High-fidelity 3D Reconstruction of Plants using Neural Radiance Field
作者: Kewei Hu, Ying Wei, Yaoqiang Pan, Hanwen Kang, Chao Chen
分类: cs.CV, cs.RO
发布日期: 2023-11-07
DOI: 10.1016/j.compag.2024.108848
💡 一句话要点
利用神经辐射场实现植物高保真3D重建
🎯 匹配领域: 支柱三:空间感知与语义 (Perception & Semantics)
关键词: 神经辐射场 植物表型 3D重建 精准农业 数据集 图像合成 几何重建
📋 核心要点
- 现有的光学传感器方法在非结构化农业环境中难以实现高保真3D重建,存在性能限制。
- 本研究利用神经辐射场(NeRF)技术,提出了一种新颖的植物表型数据集,探索其在农业中的应用。
- 实验结果显示,NeRF在新视图图像合成和3D重建方面表现出色,重建效果与商业软件相当,但也存在训练速度慢等问题。
📝 摘要(中文)
植物表型的准确重建在精准农业中优化可持续农业实践中至关重要。目前,基于光学传感器的方法占主导地位,但在非结构化农业环境中实现高保真3D重建仍然具有挑战性。本文聚焦于神经辐射场(NeRF)在植物表型中的应用,提出了一种新颖的植物表型数据集,并展示了NeRF在合成新视图图像和3D重建方面的优越性能。实验结果表明,NeRF在新视图图像合成中表现良好,其重建结果与领先的商业软件Reality Capture相当,但也指出了训练速度较慢和在复杂环境中几何质量不足的缺陷。
🔬 方法详解
问题定义:本文旨在解决在非结构化农业环境中植物的高保真3D重建问题。现有的光学传感器方法在复杂场景下表现不佳,难以满足精准农业的需求。
核心思路:本研究采用神经辐射场(NeRF)技术,利用神经密度场进行植物表型的2D图像合成和3D重建,探索其在农业中的潜力。
技术框架:整体架构包括数据采集、模型训练和图像合成三个主要阶段。首先,收集真实植物图像构建数据集;然后,使用Instant-NGP和Instant-NSR等SOTA方法进行模型训练;最后,生成新视图图像和3D重建模型。
关键创新:本研究的创新点在于提出了针对农业场景的植物表型数据集,并结合SDF改进了几何重建质量,展示了NeRF在农业应用中的潜力。
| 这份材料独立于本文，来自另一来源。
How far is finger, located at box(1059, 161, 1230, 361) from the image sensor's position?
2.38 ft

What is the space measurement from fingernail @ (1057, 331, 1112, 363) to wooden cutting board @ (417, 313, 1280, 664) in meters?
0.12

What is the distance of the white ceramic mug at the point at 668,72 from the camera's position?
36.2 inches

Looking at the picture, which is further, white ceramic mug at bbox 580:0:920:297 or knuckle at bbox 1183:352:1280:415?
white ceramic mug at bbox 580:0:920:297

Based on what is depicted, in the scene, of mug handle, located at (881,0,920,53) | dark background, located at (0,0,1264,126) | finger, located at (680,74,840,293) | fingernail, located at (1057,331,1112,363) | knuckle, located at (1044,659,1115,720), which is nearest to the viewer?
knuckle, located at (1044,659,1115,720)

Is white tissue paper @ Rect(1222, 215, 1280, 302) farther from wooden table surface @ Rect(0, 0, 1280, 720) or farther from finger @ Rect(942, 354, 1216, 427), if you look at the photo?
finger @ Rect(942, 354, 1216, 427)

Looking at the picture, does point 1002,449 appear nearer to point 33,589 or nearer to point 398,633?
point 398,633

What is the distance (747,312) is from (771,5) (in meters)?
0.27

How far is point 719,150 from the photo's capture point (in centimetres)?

关键设计:在模型训练中,采用了Signed Distance Function(SDF)来提升几何重建的准确性,同时优化了训练速度和图像合成质量。
🖼️ 关键图片
📊 实验亮点
实验结果表明,NeRF在新视图图像合成中表现出色,重建结果与Reality Capture软件相当。尽管存在训练速度较慢和在复杂环境中几何质量不足的缺陷,但其在农业应用中的潜力依然显著。
🎯 应用场景
该研究的潜在应用领域包括精准农业、植物表型分析和农业机器人等。通过高保真3D重建,农民可以更好地监测作物生长状况,优化种植策略,从而提高农业生产效率和可持续性。
📄 摘要(原文)
Accurate reconstruction of plant phenotypes plays a key role in optimising sustainable farming practices in the field of Precision Agriculture (PA). Currently, optical sensor-based approaches dominate the field, but the need for high-fidelity 3D reconstruction of crops and plants in unstructured agricultural environments remains challenging. Recently, a promising development has emerged in the form of Neural Radiance Field (NeRF), a novel method that utilises neural density fields. This technique has shown impressive performance in various novel vision synthesis tasks, but has remained relatively unexplored in the agricultural context. In our study, we focus on two fundamental tasks within plant phenotyping: (1) the synthesis of 2D novel-view images and (2) the 3D reconstruction of crop and plant models. We explore the world of neural radiance fields, in particular two SOTA methods: Instant-NGP, which excels in generating high-quality images with impressive training and inference speed, and Instant-NSR, which improves the reconstructed geometry by incorporating the Signed Distance Function (SDF) during training. In particular, we present a novel plant phenotype dataset comprising real plant images from production environments. This dataset is a first-of-its-kind initiative aimed at comprehensively exploring the advantages and limitations of NeRF in agricultural contexts. Our experimental results show that NeRF demonstrates commendable performance in the synthesis of novel-view images and is able to achieve reconstruction results that are competitive with Reality Capture, a leading commercial software for 3D Multi-View Stereo (MVS)-based reconstruction. However, our study also highlights certain drawbacks of NeRF, including relatively slow training speeds, performance limitations in cases of insufficient sampling, and challenges in obtaining geometry quality in complex setups.